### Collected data

START

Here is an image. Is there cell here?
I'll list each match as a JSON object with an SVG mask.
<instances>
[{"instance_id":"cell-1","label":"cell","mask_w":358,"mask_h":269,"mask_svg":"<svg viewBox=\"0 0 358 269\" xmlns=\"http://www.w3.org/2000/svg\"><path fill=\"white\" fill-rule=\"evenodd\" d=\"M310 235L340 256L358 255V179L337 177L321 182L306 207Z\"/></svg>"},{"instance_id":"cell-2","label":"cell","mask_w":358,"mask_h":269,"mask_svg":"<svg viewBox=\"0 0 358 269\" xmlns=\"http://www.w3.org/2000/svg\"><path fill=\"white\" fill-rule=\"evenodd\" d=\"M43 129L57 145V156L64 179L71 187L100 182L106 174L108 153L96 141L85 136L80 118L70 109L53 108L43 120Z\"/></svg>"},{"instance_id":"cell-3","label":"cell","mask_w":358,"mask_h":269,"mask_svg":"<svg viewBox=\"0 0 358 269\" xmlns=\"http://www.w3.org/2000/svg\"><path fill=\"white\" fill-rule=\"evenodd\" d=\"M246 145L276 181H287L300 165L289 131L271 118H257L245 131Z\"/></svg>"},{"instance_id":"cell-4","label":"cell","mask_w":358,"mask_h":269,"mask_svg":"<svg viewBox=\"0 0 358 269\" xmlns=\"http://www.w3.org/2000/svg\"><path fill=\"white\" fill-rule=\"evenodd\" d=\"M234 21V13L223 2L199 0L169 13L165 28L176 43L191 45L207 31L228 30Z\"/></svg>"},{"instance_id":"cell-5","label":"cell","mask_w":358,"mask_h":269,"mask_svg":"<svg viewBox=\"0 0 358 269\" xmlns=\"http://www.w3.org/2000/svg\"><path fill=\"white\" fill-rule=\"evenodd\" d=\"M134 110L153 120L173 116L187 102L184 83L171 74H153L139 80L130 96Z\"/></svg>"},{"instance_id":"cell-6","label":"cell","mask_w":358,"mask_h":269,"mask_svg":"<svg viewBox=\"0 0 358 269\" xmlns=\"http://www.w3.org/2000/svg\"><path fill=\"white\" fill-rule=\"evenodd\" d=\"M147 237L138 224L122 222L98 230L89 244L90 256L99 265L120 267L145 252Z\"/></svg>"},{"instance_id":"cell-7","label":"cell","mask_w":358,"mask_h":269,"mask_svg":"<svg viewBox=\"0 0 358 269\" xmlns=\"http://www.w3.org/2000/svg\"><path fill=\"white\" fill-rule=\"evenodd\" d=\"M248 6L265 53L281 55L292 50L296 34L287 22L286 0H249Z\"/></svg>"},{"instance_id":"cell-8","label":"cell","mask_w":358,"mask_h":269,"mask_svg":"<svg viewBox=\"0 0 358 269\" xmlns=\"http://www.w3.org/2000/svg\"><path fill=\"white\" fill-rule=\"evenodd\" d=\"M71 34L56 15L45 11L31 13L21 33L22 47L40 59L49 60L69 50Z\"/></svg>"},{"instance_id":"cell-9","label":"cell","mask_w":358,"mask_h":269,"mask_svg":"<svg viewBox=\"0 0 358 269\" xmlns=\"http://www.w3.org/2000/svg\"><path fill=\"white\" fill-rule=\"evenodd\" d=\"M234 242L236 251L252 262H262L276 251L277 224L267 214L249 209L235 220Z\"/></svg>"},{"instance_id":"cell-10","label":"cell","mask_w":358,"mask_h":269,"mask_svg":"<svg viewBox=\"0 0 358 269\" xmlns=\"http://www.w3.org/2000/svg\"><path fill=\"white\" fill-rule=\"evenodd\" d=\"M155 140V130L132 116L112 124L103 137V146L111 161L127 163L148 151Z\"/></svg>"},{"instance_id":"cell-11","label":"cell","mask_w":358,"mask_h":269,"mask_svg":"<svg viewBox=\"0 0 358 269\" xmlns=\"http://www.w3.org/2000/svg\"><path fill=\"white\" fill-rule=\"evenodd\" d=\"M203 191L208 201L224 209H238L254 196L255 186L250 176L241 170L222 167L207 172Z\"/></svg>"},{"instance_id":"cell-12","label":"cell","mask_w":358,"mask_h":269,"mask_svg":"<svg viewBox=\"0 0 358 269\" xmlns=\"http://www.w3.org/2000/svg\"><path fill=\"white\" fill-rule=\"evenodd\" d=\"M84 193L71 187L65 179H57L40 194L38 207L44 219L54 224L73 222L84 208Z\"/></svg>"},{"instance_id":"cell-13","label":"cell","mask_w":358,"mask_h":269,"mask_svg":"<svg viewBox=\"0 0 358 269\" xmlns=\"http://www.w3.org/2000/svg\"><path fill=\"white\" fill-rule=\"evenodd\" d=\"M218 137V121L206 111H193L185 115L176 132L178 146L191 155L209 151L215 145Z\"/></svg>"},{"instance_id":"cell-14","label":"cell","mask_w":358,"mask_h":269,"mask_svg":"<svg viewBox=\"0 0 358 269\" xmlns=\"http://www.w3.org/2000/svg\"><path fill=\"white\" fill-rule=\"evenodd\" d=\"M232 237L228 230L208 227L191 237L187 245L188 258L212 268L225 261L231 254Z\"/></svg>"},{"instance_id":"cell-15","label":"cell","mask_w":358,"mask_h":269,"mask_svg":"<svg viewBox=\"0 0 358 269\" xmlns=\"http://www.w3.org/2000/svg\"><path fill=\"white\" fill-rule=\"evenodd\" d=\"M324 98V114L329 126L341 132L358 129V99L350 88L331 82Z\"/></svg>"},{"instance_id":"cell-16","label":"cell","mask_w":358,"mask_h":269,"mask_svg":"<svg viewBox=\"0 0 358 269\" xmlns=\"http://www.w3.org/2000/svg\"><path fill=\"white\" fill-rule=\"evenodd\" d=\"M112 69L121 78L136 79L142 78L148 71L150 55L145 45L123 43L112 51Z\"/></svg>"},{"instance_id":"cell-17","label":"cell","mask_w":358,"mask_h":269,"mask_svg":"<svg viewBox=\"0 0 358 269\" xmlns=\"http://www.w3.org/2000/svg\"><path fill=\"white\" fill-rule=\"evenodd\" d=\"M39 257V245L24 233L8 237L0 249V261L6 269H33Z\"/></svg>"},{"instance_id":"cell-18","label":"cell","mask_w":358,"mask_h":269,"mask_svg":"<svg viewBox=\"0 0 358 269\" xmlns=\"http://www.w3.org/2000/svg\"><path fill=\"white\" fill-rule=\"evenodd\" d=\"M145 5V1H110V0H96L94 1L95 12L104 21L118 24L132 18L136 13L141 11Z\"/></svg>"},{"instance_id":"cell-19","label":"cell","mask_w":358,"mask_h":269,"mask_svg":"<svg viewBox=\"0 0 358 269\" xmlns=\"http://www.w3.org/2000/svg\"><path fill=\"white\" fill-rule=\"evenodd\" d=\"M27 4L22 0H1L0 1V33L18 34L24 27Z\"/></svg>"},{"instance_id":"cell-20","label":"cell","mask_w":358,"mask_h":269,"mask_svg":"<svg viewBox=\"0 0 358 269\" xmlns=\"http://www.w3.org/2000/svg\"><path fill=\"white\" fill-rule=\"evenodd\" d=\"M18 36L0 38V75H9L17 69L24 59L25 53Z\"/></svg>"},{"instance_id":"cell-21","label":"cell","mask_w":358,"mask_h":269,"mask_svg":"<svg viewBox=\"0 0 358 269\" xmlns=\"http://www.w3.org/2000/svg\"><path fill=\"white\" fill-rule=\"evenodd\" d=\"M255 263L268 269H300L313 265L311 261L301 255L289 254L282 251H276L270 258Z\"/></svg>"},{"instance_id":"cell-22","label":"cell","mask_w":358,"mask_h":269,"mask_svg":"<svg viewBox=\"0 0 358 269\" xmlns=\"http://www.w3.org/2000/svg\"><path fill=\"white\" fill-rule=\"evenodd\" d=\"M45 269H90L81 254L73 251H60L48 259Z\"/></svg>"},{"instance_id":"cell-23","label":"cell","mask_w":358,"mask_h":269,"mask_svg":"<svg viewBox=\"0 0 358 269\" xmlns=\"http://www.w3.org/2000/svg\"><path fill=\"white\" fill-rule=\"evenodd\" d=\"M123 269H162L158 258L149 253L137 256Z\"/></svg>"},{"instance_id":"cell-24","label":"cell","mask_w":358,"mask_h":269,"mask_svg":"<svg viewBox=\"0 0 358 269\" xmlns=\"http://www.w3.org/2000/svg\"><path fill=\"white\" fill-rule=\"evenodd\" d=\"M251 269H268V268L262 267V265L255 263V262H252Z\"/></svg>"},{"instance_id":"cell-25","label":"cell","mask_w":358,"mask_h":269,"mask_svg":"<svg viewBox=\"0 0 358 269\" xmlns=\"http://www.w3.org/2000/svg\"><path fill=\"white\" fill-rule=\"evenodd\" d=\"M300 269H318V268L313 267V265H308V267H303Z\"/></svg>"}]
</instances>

END

### CHALLENGE
Transcribe the data above word for word, starting at its first line and ending at the line that contains "<instances>", with both of those lines included.

### SOLUTION FOR THIS TASK
Here is an image. Is there cell here?
I'll list each match as a JSON object with an SVG mask.
<instances>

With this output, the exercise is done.